Phub Dem 

Since the advent of the coronavirus pandemic, many government agencies started e-delivery services, adding to Bhutan’s cybersecurity scenario. Despite the increased engagement in Information and Communications Technology (ICT) development, studies indicate that many government leaders are from non-technical backgrounds, hampering cybersecurity awareness.

Recognising the importance of awareness of cybersecurity threats and challenges at the leadership level, the Department of Information Technology and Telecom (DITT) conducted a cybersecurity leadership programme targeting senior leadership and officials that started on January 6.

With more agencies engaging in digital transformation activities, Bhutan Computer Incident Response Team (BtCIRT) team head Dechen Chhoden said it is important for agencies to identify essential IT and information assets through risk management processes and adopt controls to ensure security of the systems and information.

Although most of the participants are non-technical and lack background knowledge about cybersecurity, the department expects the participants to understand their role better and be better prepared to manage cyber risks in their organisations.

She said that the engagement of senior management is critical in the governance, risk, and compliance aspects of cybersecurity, adding that they must be aware of the cybersecurity threat landscape and be mindful of the risks of cyberattacks and emerging local and global trends.

The training was designed to introduce the senior officials to the various aspects of cybersecurity, its trends and risks, implications of cyberattacks and data breaches, and security management in a public agency.

Is Bhutan sufficiently prepared to respond to and manage a large-scale cyberattack?

Considering the newer trends of cyberattacks across the globe and the complexity of such attacks, Dechen Chhoden said that Bhutan is not prepared to respond to and manage a large-scale cyberattack. “Cybersecurity is not only about technology, it includes people and processes, and this is by far the biggest concern.”

She added that Bhutan needs to create cyber hygiene awareness among all individuals within the country, increase cybersecurity human resources, develop and enforce policies, and have a system to respond to different cyber incidents.

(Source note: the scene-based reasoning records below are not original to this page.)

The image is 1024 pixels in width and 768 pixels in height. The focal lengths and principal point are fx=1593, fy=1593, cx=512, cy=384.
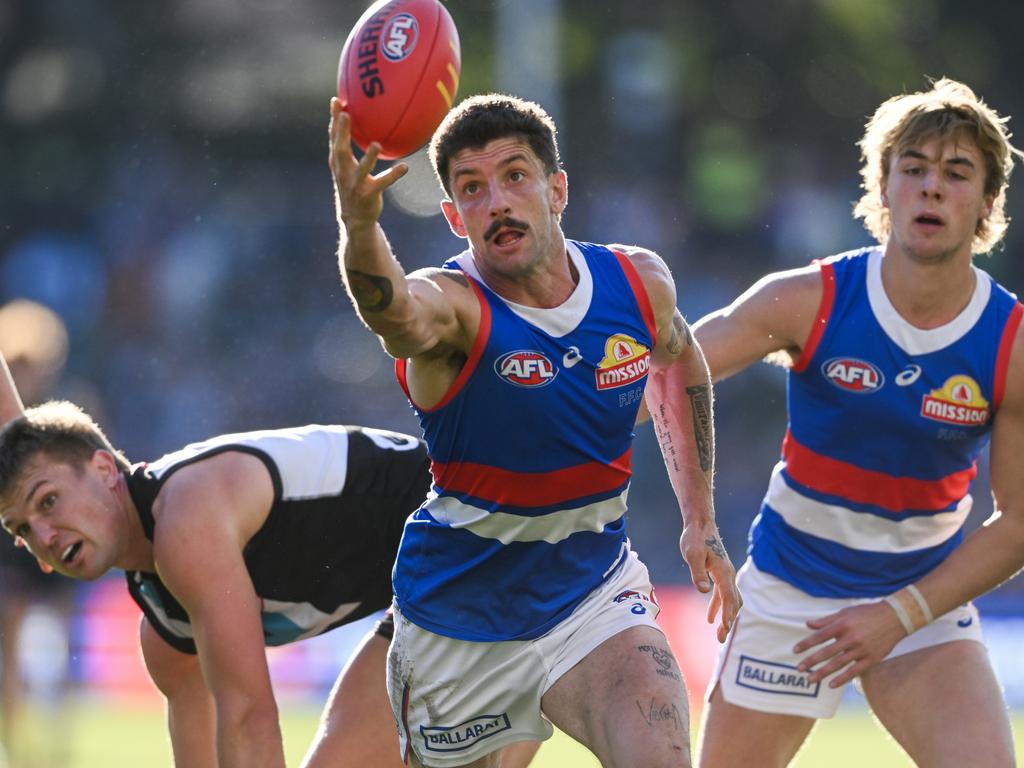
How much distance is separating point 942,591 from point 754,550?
2.66ft

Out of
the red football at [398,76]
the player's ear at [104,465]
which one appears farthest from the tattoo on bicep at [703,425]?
the player's ear at [104,465]

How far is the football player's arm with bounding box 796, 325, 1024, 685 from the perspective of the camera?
5516 millimetres

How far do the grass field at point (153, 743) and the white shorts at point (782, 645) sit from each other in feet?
12.4

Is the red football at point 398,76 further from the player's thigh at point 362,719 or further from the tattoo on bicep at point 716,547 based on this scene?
the player's thigh at point 362,719

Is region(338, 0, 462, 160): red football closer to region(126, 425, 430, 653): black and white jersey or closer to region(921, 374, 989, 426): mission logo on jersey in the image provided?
region(126, 425, 430, 653): black and white jersey

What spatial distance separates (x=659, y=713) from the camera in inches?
180

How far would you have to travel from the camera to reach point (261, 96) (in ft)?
72.5

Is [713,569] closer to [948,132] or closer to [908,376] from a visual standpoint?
[908,376]

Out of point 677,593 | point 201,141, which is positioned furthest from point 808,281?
point 201,141

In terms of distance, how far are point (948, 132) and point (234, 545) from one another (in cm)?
286

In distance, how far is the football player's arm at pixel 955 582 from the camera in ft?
18.1

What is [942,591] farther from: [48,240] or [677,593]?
[48,240]

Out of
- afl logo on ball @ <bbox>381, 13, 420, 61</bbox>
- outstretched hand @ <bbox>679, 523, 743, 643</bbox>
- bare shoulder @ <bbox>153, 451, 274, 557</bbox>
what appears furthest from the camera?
outstretched hand @ <bbox>679, 523, 743, 643</bbox>

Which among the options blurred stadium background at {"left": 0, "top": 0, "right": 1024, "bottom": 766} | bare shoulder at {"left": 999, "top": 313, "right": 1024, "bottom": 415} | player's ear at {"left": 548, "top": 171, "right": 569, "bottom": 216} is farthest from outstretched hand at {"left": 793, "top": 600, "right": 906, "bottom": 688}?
blurred stadium background at {"left": 0, "top": 0, "right": 1024, "bottom": 766}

DITT is coming up with a Security Operation Centre (SOC) project to equip the country with skilled cybersecurity operators and incident responders. It will also identify and designate critical information infrastructure (CII). Critical infrastructure is considered the most crucial infrastructure, which, if attacked, will hamper the country’s economy, disrupt daily operations, and in the worst case scenario, may result in the loss of lives.

BtCIRT, as the central coordinating agency, encourages organisations and even citizens to report any cybersecurity incident so that the incidents can be responded to and contained as soon as possible to avoid the risks of it spreading to other devices in the country.

Dechen Chodden said that the team has been working with the organisations for government systems to ensure the systems are free of vulnerabilities that could be exploited before reaching the government data centre. “BtCRIT has been promoting cybersecurity awareness programs as a part of the digital literacy programme, providing relevant security-related training to ICT professionals.”

The BtCRIT has handled 870 incidents since 2016. The most common cyber threat is system vulnerabilities–defects in a system exposing it to attack. The risk includes systems that are not updated or patched, weak passwords, software infected with viruses. Scams and phishing are also common threats. Phishing, she said, involves calling, texting, or emailing or using social media to trick you into clicking malicious links, downloading malware, or sharing sensitive information.

Dechen Chodden said that the threat has evolved from scammers targeting email users and through messages in social media platforms to calling users saying they have won a lottery, making them send the lottery amount, and making people give personal information.

According to a press release from DITT, the degree of financial loss and reputational damage from a significant cyberattack could be severe and cause loss of faith in the digital government, an even bigger risk for the country.

The programme consists of five 2-hour sessions spread over several weeks and is attended by 30 senior officials. The programme is supported by the Temasek Foundation and organised and implemented by the Nanyang Polytechnic International, Singapore.

In addition to equipping the leaders with knowledge about the global trends on cybersecurity threats and challenges, the programme includes introducing the Singapore Cybersecurity Strategy and sharing their experiences and insights, issues, and best practices.